Project 1: Fall 2024

Groups:

Group 1: Maria, Andee, Hailee, Jegg
Group 2: Heather, Chris, Liz, Sara, Jacob
Group 3: Vera, Catherine, Sarlina, Lionel, Killian
Group 4: Curtis, RK, Hooman, Johnny

Consider the emotions from Inside Out. Joy, Fear, and Ennui are binge watching Scooby Doo for the first time. After a few episodes, they discuss the probability of unmasking the villain. Anxiety has recently taken an interest in Bayesian analysis and decides to exploit this opportunity and play around with the beta-binomial conjugate family. She asks each of her fellow emotions two questions:

Based on the last 10 episodes you watched, what do you think the probability of unmasking is?
How certain are you of that probability?

Perpetually bored, Ennui shrugs when asked each question. Perpetually afraid, Fear implies that he is not very confident that the gang will unmask the villain… and he’s not very confident about that, either. Perpetually positive, Joy excitedly says that she’s very sure that the probability of unmasking is high - of course the gang will get them!
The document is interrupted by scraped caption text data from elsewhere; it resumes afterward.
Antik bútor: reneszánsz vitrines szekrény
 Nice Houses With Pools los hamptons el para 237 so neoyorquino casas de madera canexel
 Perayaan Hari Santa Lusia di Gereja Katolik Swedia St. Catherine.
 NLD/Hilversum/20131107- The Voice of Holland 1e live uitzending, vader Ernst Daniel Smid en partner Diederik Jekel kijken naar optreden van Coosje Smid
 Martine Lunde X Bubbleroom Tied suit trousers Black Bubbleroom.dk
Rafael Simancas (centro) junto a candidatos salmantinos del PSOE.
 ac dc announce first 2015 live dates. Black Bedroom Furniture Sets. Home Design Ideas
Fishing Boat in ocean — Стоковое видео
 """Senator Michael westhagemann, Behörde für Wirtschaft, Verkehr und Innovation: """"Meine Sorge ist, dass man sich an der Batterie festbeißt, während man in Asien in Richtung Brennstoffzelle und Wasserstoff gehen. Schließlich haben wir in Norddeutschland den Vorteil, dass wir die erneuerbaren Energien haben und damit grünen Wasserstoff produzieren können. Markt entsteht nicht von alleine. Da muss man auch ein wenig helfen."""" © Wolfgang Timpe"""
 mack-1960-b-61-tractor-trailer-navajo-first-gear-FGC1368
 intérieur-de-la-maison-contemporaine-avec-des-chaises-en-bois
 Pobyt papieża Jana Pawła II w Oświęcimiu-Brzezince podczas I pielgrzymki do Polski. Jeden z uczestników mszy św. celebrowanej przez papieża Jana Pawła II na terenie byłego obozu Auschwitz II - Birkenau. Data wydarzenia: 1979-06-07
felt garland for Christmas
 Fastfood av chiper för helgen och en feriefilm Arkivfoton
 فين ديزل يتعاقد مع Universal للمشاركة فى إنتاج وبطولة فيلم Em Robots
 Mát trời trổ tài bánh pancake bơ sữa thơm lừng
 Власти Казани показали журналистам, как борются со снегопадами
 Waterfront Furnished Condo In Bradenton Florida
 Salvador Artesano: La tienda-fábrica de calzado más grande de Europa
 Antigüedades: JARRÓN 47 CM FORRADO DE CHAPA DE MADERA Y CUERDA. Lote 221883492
What do you think the corresponding prior distributions for \(\pi\) are?

Fear: distribution here

Rationale:

Ennui: distribution here

Rationale:

Joy: distribution here

Rationale:

We will help Anxiety perform this analysis! Consider the Scooby Doo data, available through Tidy Tuesday. Go ahead and import the data and define a new variable, unmasked, that is based on unmask.fred, unmask.daphnie, unmask.velma, unmask.shaggy, unmask.scooby, unmask.other. If any of them taken on the value "TRUE", unmasked should take on a 1 (to indicate that the monster was unmasked); otherwise, it should take on a 0 (to indicate that the monster was not unmasked).

Now, let’s create a “year” variable using the year() function from the lubridate package. Note that the date.aired variable contains the original air date of the episode.

Using the year variable, let’s now create a “decade” variable.

1970-1979
1980-1989
1990-1999
2000-2010
2010-2019
2020-2021

Each group will consider different aspects of episodes.

Group members will divide and conquer the data categories in their respective areas. The outcome of interest is if the villain was unmasked or not (unmasked, created earlier).

In this project, you will:

Use the data from 1969 (first season) to update each character’s prior. What are their posterior distributions?
Perform sequential analysis and update the posterior distribution for each decade that data was collected.
Evaluate and describe the progression of beliefs of each emotion.
- Are the beliefs different based on the characteristics explored by your group?
  - Note: We have not formally learned Bayesian inference – I am asking you to use the occular method of analysis for now.

Then, your group will create a 10 minute presentation (yes, with Quarto slides) to discuss the progression of beliefs.

Because the audience of your presentation is at the same level of understanding, no introductory explanations of Bayesian analysis are necessary.
Please organize your presentation as you see fit. What is the story that your group wants to tell? Do you want to tell the story character-by-character? Decade-by-decade?
Professional development: Create a gif using gganimate that demonstrates the characters’ understanding over time.

Group 1: Trap Effectiveness

Research Question: Does the presence of a trap, and subsequently, if it works, increase the probability of unmasking the villain in Scooby Doo episodes?

Data Categories: Please use the trap.work.first variable to create a “trap” variable that indicates:

A trap was not set
A trap was set but did not work
A trap was set and worked

Group 2: Character Involvement

Research Question: Does Scooby-Doo and Shaggy’s involvement in solving the mystery increase or decrease the likelihood of capturing the villain?

Data Categories: Consider the caught.shaggy, caught.scooby, captured.shaggy, captured.scooby variables. “Caught” describes instances where a character physically catches the villain involved in the mystery. “Captured” describes instances where a character apprehends the villain, often after a trap is set. Create variables that indicate the following about the villain:

Caught or captured by Scooby
Caught or captured by Shaggy
Caught or captured by Scooby or Shaggy
Not caught or captured by Scooby or Shaggy

Group 3: Number of Villains

Research Question: Does the number of villains affect the probability of the gang successfully capturing the villain?

Data Categories: Consider the monster_amount variable. Create variables that indicate the following about the episode:

No monsters
Only one monster
Two or three monsters
Four or more monsters

Group 4: Villian Motive

Research Question: Does the villain’s motive impact the likelihood of successful capture in Scooby Doo episodes?

Data Categories: Create a new variable that classifies the villain’s motive (motive) into the following four groups:

Theft
Competition
Conquer, abduction, extortion, or trespassing
Treasure, smuggling, or inheritance